— Start of Extract provided —

6491 and 7491 PROJECTS
Alexander Powell

Surface Fairing

CS6491: Computer Graphics
Alexander Powell - [ alex at powelltown dot com ]
September 25, 2003

This project is an implementation of Taubin's surface fairing algorithm. I implemented the project on top of the TMesh class in my group's Project 1 source. The particular method which performs the surface fairing is as follows:


void TMesh::fairSurface(GLfloat lm, WeightType wt)
{
    int ii;
    deque<Vector> newVertices(numVertices);
    deque<bool> tagged(numVertices);

    for (ii = 0; ii < numVertices; ii++)
        tagged[ii] = false;

    // We loop through each corner
    for(unsigned int a = 0; a < numTriangles * 3; a++)
    {
        if(!tagged[cornerTable[a]])

— End of Extract provided —

Given problem 1.
Pull out each line of the records that contains the string "pile".
These records bear no relation to the surface fairing text.

— Start of Dataset records —

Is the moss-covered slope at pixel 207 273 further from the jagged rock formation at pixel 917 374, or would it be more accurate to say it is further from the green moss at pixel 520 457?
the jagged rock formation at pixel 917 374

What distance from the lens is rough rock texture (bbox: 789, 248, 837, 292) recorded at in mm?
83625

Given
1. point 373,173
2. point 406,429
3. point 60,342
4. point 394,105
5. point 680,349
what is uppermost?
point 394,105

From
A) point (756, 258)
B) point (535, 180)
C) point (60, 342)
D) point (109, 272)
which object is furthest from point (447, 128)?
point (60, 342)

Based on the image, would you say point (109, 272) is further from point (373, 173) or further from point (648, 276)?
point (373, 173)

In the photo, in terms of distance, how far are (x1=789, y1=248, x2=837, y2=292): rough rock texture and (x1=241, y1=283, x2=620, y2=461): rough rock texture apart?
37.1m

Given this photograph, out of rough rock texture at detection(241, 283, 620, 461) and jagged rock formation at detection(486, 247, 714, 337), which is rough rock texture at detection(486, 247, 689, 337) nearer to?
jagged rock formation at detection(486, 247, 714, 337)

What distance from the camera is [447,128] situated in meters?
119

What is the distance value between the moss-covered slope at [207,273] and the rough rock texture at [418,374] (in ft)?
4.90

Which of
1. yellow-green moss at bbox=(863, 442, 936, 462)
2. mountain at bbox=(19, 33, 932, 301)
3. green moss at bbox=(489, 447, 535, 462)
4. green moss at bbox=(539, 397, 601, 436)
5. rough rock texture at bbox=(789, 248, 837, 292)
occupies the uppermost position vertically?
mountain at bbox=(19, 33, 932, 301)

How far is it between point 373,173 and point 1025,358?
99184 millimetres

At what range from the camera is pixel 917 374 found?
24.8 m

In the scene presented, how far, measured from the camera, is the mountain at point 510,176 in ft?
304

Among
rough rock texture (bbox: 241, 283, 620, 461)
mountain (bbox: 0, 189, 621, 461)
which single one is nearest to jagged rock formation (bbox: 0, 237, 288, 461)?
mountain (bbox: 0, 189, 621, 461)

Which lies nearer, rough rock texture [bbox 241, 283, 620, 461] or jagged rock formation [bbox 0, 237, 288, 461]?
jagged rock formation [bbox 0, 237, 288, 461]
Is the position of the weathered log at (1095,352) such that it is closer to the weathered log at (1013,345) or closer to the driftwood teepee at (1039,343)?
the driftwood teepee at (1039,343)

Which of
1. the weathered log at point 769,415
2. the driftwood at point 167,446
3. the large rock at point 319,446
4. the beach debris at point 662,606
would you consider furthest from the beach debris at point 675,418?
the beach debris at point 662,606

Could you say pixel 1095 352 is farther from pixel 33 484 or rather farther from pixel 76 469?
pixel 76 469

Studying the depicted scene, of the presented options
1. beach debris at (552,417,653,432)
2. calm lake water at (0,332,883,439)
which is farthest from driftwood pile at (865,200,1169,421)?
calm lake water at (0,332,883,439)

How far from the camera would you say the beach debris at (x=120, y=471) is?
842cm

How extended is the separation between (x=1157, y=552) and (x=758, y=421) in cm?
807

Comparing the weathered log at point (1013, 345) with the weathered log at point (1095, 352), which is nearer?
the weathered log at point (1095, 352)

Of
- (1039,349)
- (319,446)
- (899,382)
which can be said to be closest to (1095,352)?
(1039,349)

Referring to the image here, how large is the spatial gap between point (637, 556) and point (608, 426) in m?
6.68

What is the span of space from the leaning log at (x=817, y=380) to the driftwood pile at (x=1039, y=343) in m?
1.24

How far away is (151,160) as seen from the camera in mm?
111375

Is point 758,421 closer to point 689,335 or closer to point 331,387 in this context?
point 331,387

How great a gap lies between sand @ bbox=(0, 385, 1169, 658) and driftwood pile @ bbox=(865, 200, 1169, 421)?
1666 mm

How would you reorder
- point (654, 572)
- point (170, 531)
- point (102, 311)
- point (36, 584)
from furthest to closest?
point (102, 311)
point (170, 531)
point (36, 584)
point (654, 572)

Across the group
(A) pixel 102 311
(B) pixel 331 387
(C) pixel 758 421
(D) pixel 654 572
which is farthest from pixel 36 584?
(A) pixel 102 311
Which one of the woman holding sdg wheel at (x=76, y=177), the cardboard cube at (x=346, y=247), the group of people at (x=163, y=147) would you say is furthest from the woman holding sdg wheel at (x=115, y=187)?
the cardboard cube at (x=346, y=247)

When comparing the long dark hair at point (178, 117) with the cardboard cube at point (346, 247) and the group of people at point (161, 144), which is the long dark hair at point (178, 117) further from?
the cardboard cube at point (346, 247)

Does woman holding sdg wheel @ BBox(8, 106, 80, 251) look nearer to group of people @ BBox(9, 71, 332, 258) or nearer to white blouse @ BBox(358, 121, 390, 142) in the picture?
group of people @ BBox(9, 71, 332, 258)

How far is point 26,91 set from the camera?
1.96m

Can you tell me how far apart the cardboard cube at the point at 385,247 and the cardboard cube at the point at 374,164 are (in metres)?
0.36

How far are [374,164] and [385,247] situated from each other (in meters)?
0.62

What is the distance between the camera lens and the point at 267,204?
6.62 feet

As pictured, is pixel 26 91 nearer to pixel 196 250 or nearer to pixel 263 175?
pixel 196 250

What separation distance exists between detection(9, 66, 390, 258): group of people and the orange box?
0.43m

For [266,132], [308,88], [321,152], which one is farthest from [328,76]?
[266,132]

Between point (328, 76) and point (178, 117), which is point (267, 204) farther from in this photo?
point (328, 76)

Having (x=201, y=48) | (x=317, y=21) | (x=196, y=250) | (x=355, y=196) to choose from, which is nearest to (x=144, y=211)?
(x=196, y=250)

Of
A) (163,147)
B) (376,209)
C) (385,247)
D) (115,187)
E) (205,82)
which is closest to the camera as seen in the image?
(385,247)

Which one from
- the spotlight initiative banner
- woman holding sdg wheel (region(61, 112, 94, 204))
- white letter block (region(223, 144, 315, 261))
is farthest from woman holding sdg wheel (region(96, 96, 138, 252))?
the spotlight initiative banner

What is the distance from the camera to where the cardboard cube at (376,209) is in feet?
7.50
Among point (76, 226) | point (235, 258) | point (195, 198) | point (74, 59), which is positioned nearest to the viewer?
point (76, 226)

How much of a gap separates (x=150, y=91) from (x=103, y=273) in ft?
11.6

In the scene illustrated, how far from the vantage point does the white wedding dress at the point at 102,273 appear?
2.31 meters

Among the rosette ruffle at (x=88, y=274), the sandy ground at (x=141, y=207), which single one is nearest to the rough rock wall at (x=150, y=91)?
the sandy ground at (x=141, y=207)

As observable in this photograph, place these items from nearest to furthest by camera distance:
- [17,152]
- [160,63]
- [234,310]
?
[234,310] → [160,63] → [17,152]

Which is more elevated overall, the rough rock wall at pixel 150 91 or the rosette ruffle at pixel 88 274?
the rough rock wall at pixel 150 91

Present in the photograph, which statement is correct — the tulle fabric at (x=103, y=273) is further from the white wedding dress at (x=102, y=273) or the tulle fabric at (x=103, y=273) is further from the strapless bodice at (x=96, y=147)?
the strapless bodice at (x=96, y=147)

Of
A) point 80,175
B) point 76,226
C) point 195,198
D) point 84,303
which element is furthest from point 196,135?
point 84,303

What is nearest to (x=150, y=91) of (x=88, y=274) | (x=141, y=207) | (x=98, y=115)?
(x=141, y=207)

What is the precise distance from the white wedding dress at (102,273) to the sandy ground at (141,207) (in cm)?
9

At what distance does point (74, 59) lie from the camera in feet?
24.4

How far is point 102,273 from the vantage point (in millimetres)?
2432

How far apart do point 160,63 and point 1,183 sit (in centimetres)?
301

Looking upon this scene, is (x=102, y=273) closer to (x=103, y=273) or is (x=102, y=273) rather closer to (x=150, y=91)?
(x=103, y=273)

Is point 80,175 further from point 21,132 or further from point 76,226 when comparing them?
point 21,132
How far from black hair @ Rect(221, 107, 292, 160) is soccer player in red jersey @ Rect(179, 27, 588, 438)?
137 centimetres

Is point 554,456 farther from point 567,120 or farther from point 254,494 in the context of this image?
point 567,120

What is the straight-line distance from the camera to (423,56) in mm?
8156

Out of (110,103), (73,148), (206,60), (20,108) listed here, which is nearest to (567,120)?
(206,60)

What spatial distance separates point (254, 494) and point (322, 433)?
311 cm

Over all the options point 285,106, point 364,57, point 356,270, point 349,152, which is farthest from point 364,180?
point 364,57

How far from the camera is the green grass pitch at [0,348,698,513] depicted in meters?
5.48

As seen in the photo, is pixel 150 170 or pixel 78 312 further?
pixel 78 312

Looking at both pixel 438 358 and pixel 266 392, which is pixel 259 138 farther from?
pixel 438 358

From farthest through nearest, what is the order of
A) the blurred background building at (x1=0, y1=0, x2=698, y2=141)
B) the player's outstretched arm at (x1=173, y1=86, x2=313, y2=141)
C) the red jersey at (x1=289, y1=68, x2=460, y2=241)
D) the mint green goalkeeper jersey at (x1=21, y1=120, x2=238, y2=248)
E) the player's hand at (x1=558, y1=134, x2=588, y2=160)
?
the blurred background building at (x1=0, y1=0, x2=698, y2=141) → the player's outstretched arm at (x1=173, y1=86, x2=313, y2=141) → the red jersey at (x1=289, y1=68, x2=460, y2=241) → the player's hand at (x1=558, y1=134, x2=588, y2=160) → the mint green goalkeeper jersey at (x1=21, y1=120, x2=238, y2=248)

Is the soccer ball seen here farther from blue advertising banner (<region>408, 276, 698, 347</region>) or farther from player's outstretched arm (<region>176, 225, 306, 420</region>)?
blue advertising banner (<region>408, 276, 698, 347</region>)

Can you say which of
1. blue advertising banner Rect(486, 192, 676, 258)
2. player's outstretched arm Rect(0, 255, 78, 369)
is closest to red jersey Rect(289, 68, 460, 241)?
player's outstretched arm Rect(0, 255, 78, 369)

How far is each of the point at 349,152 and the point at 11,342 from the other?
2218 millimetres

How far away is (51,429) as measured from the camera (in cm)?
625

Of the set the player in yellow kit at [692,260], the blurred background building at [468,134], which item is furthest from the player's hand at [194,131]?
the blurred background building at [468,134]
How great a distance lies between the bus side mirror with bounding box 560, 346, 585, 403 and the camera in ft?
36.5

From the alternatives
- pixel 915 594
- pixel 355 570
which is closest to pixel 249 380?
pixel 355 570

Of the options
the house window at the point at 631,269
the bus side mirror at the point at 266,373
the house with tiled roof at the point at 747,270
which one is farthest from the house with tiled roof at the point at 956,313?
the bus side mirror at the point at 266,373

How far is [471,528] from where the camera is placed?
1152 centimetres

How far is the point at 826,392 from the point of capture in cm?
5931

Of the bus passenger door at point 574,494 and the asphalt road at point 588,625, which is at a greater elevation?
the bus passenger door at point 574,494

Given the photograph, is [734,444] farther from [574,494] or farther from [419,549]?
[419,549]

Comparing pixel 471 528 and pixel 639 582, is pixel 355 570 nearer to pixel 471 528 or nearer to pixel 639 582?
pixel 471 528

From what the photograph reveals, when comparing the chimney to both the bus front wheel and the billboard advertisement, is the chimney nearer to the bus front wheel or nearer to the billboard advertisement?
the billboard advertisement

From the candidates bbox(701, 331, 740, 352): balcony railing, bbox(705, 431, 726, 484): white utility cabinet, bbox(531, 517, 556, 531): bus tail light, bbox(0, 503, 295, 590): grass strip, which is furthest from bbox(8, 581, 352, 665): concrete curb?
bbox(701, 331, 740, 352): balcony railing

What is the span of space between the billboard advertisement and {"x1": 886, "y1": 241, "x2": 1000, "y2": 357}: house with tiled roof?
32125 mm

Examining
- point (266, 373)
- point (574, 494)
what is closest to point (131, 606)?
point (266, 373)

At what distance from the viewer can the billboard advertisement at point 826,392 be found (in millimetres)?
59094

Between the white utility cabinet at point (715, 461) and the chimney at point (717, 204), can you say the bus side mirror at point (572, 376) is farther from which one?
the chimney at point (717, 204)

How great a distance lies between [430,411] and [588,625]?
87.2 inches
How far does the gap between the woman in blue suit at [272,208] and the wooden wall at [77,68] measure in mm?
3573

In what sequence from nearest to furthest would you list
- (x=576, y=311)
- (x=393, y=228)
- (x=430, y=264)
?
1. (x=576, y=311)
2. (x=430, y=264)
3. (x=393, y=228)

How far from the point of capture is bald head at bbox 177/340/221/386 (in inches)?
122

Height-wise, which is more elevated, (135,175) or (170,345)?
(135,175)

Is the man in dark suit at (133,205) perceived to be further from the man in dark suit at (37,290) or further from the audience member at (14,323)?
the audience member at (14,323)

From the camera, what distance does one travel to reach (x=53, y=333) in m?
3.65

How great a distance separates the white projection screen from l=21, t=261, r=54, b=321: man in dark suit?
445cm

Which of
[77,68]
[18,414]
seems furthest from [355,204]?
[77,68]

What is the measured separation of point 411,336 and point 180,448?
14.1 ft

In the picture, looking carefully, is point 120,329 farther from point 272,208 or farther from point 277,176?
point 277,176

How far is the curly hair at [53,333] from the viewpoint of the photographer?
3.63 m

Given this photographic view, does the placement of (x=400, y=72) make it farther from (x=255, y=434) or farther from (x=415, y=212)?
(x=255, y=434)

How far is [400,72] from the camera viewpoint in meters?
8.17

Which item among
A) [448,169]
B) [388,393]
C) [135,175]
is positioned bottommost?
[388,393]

— End of Dataset records —

Given problem 2.
Quote the surface fairing text above in full, with no changes.

Exercise output 1.
which is farthest from driftwood pile at (865,200,1169,421)?
What is the span of space from the leaning log at (x=817, y=380) to the driftwood pile at (x=1039, y=343) in m?
How great a gap lies between sand @ bbox=(0, 385, 1169, 658) and driftwood pile @ bbox=(865, 200, 1169, 421)?

Exercise output 2.
6491 and 7491 PROJECTS
Alexander Powell

Surface Fairing

CS6491: Computer Graphics
Alexander Powell - [ alex at powelltown dot com ]
September 25, 2003

This project is an implementation of Taubin's surface fairing algorithm. I implemented the project on top of the TMesh class in my group's Project 1 source. The particular method which performs the surface fairing is as follows:


void TMesh::fairSurface(GLfloat lm, WeightType wt)
{
    int ii;
    deque<Vector> newVertices(numVertices);
    deque<bool> tagged(numVertices);

    for (ii = 0; ii < numVertices; ii++)
        tagged[ii] = false;

    // We loop through each corner
    for(unsigned int a = 0; a < numTriangles * 3; a++)
    {
        if(!tagged[cornerTable[a]])